Heritable property – Title conditions – Validity and enforceability – Abolition of feudal tenure – Ancillary burden in common scheme – Retirement housing development – Procedure on sale or disposal, in order to satisfy restriction to use and occupation as retirement home – Requirement to notify, satisfy and obtain approval of superior – Whether still valid and enforceable - Whether gap caused by abolition of feudal superior filled by legislative provisions – Abolition of Feudal tenure (Scotland) Act 2000, Section 73(2),(2A) – Title Conditions (Scotland) Act 2003, Sections 2, 3, 52-54, 62

Heritable Property – Title Conditions – Discharge or variation –Retirement housing development – Ancillary burden – Requirement to notify, satisfy and obtain approval of superior, in relation to age restriction on use and occupation – Identifiable purpose of condition requiring prior satisfaction, of benefit to other proprietors - Burden on proprietors proposing to sell, if required to obtain approval of all owners – No effort made to introduce alternative procedure, e.g. involving factor – Title Conditions (Scotland) Act 2003, Sections 98,100

At.home Nationwide Limited v Morris & Others
11 December 2006
LTS/TC/2006/12

A 1993 deed of conditions in relation to a retirement housing development contained a clause (3(d)) restricting use and occupation of the flats to use as retirement flats and in particular required at least one occupant to be at least 60. A further clause (3(j)) required a proprietor desiring to sell or dispose of a flat to notify the superiors, who had to be satisfied as to compliance and give approval in writing before the sale could proceed. The proprietor of 9 of the 19 flats applied for discharge of Clause 3(j), and also submitted that that clause was no longer valid and enforceable following abolition of the superior’s interest. They argued that Clause 3(j) had no separate purpose, and conferred no separate benefit, from clause 3(d), which would remain enforceable. Two other flat proprietors opposed the application.

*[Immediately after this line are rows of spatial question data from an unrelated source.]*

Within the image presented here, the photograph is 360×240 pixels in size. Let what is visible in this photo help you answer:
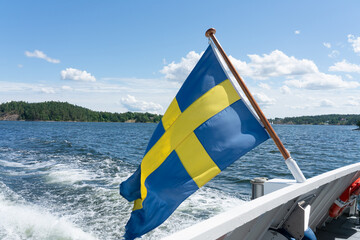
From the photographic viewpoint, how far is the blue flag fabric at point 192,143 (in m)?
2.86

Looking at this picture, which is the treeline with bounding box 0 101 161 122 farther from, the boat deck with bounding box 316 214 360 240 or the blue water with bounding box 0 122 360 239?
A: the boat deck with bounding box 316 214 360 240

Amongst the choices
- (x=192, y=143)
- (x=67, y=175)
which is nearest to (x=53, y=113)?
(x=67, y=175)

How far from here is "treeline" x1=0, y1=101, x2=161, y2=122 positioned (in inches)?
6309

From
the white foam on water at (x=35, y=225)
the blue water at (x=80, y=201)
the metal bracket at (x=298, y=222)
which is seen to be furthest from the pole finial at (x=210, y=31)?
the white foam on water at (x=35, y=225)

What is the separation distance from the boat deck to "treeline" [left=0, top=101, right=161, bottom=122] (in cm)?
15866

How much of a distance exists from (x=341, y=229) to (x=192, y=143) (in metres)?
2.36

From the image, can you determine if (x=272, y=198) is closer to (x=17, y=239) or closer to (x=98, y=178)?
(x=17, y=239)

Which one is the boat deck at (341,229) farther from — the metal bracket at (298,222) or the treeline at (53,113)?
→ the treeline at (53,113)

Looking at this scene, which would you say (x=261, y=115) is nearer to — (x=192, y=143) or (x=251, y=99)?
(x=251, y=99)

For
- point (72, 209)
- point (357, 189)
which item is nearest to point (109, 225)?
point (72, 209)

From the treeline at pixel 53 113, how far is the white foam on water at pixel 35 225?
155 m

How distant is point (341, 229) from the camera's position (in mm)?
3773

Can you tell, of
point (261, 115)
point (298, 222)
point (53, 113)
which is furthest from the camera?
point (53, 113)

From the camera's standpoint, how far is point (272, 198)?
2.11 meters
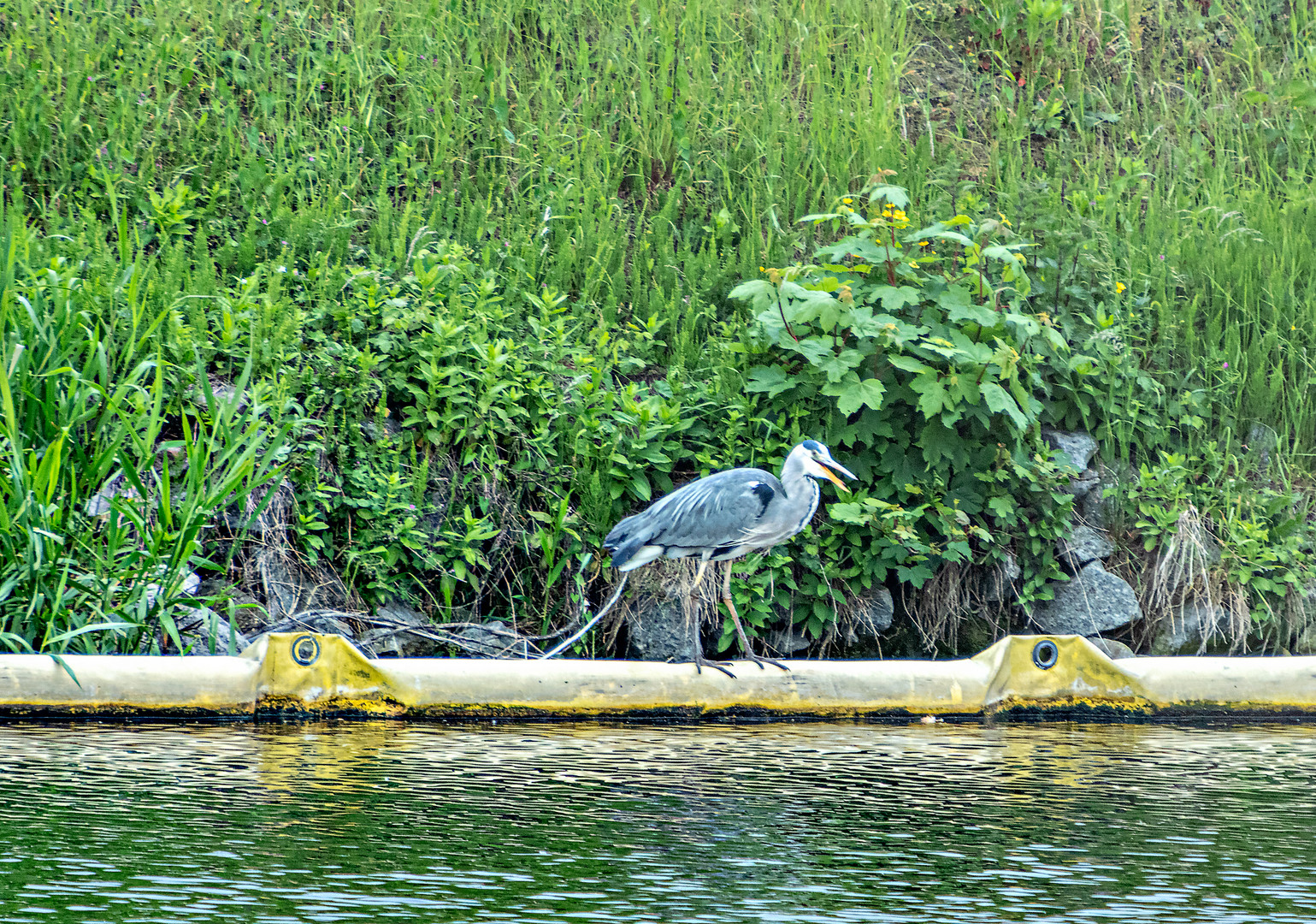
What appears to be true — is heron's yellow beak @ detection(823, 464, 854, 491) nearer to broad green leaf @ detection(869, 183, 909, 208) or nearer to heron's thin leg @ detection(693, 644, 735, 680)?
heron's thin leg @ detection(693, 644, 735, 680)

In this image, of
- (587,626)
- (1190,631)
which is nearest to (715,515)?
(587,626)

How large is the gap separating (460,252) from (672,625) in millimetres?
2232

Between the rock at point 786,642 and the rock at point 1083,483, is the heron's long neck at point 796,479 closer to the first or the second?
the rock at point 786,642

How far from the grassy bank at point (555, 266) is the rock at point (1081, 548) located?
0.15 m

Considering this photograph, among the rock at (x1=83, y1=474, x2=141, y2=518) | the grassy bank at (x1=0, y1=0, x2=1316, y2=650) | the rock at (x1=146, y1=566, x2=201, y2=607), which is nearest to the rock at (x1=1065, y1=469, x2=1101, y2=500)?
the grassy bank at (x1=0, y1=0, x2=1316, y2=650)

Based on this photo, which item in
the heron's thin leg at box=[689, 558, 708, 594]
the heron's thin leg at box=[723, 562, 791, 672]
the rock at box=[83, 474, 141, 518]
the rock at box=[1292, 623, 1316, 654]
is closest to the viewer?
the heron's thin leg at box=[723, 562, 791, 672]

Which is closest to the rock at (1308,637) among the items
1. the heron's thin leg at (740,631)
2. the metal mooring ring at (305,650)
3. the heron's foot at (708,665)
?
the heron's thin leg at (740,631)

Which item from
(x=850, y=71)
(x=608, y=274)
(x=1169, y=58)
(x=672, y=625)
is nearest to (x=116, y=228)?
(x=608, y=274)

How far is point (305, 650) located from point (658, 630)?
1667mm

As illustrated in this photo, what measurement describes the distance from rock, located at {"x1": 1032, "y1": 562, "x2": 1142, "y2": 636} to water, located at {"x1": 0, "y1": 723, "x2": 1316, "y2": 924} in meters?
1.33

Held (1) Clause 3(j) was no longer valid and enforceable. The question was how far the legislation allowed other proprietors in property communities to enforce feudal real burdens. There could be new enforcement rights under Sections 53 and 54 of the 2003 Act whatever the original deed had provided. However, if the reference to the superior could not be taken after November 2004 as a reference to anyone else, the condition had become impossible. The particular provisions in Section 73(2) of the 2000 Act did not apply, and on a consideration of the nature of the burden, the Tribunal held that Clause 3(j) was also not covered by Section 73(2A). Although this was an ancillary burden under Section 2(3) of the 2003 Act and might appear to be a community burden with special status under the Act, the fact remained that there was no superior to carry out the certification procedure. Section 73(2) specifically applied only to facility and service burdens, confirming a discriminatory intention in the legislation. Although the burden had a clear purpose separate from Clause 3(d), it would undoubtedly be unsatisfactory to require sellers of flats in a property community to obtain the approval of all co-proprietors. The Tribunal saw no good reason why responsibility for operating a certification procedure should not pass to the factors, but that would need to be achieved by agreement or resort to one of the Act’s provisions.

(2) However, if the condition had been held valid and enforceable, the Tribunal would not have discharged it. Contrary to the applicants’ submissions, Clause 3(j) did have a clear separate purpose which had been thought important in a recent deed with modern provisions. There had clearly been a substantial change of circumstances, viz. the statutory removal of superior’s rights, and if enforceable by all the proprietors the condition was burdensome. The procedure needed to be changed, but there was no indication of any effort made to introduce an alternative procedure. It would not have been appropriate simply to discharge the provision. The Tribunal would, however, have been prepared to vary it so as to allow the particular transaction, in respect of which the applicants had conditional missives which were in danger of being lost, to proceed. Clause 3(j) would then have continued to apply to future sales until either discharged or varied, preferably by agreement.